WHAT THE TASK ASKS:
Copy the listing below word for word, with every line in its original order.

EXTRACTED RECORDS:
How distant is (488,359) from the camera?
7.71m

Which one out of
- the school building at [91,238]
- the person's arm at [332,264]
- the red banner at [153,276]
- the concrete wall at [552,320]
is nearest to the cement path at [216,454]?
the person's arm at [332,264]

OUTPUT OF THE TASK:
How distant is (488,359) from the camera?
7.71m

Which one out of
- the school building at [91,238]
- the person's arm at [332,264]
- the red banner at [153,276]
- the concrete wall at [552,320]
is nearest to the cement path at [216,454]?
the person's arm at [332,264]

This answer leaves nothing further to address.